I ordered drapes, but when they came, we opened the box and there was
a big slub, a flaw in the fabric, so we didn't even take them out of
the box, so we'll just keep the ones we have, for now.... Oh, wait, did I say "drapes"? No, not drapes. I meant to say "a baby". |
Aren't we entitled to perfection, especially when we've waited all this time, and sometimes padi good money?
Thankfully, not always.
But the goddess of Medicine may have found a new way to keep the little woman from making "mistakes."
(Laudata si, Angitia! )
What kind of mistakes, you ask?
the baby has spina bifida. Knowing that this is one of the conditions easily detected during pregnancy, I asked if the couple had known about it. “Oh yes,” he said. And of course they were immediately offered a termination. They refused. I should add that the young couple referred to have no religious beliefs. But this was their first baby and they were instinctively determined to hold on to her. The latest news is that she was operated on almost straight after her birth to close the gap in her spine, and she is now “kicking vigorously” – a hopeful sign for the future.Phillips goes onto speak of the trauma and depression mothers who abort for such reason are subject to, and the push to prevent relevant stats from being bruited about.
Events like this happen all the time. An amniocentesis or other test is administered during pregnancy, a serious (or occasionally not so serious, like a cleft lip or club foot) condition is picked up and then the couple is offered the “solution” – a quick termination; problem solved. Some parents reject it, not necessarily for religious reasons, but because they listen to the older, deeper, wiser instincts of the heart: this is our baby; we will love him/her, whatever the future holds. Others, less confident, more vulnerable to all the medical and emotional pressure put on them, believing the propaganda of a bleak future for them and their baby, succumb to what is seen as a routine medical procedure.
I mention all this because of the recent headline in the Telegraph: “Blood test for Down’s babies may save lives.” My heart always sinks when I read this kind of news – an odd response really, given the brilliant medical breakthroughs of the last 50 years which have saved countless lives. But I have a daughter with Down’s syndrome and I know that this new blood test is never intended to save the lives of babies like her; indeed it will probably prove to be a more efficient way of weeding out such babies earlier in pregnancy. The babies who will be “saved” are all those who die by misadventure from miscarriage due to the nature of the tests. Apparently there are 300 such babies lost every year in this country.
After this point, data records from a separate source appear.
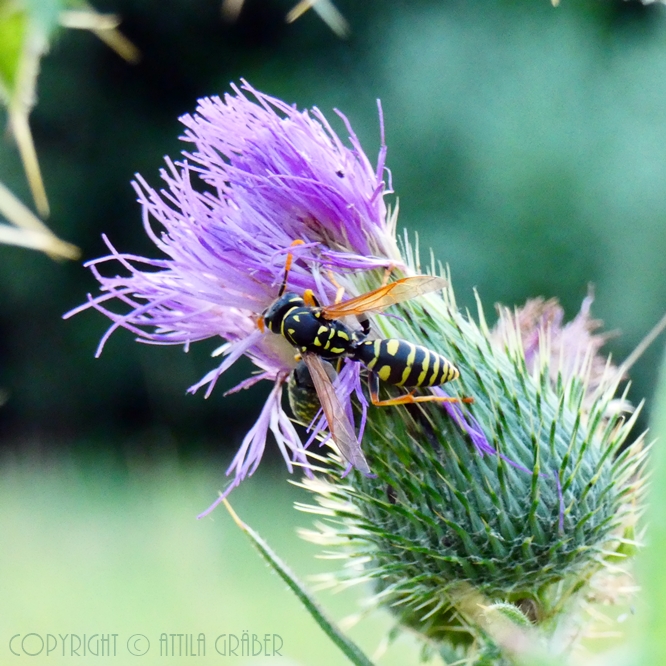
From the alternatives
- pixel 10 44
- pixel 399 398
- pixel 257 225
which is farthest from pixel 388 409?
pixel 10 44

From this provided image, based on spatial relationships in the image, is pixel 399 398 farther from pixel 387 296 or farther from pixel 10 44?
pixel 10 44

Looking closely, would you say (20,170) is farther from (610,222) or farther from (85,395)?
(610,222)

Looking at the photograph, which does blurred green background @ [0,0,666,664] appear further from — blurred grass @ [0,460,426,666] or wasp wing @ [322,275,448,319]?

According to Professor Lyn Chitty from the UCL Institute of Child Health and Great Ormond Street Hospital: “There will be significant savings resulting from a decrease in invasive testing while increasing the detection of affected babies. [It] also means there will be a reduction in miscarriages and loss of unaffected babies which is much better for parents.”
Even when studies that note ill effects of abortion on women, or absence of ill effects on women who don't have abortions are publicized, I find the denial astounding.
The NYTimes had a ludicrous piece where they noted that while, yes, women who sought abortions and were denied them later report being happy with how things turned out, they simply MUST have been hiding their true feelings, trying to put a good face on things, pretending they were okay when they weren't!
(Whereas women who have abortions, and later declare themselves happy? can you imagine the outcry if the author had suggested that THAT group was hiding their true feelings, trying to put a good face on things, and pretending they were okay when they weren't?)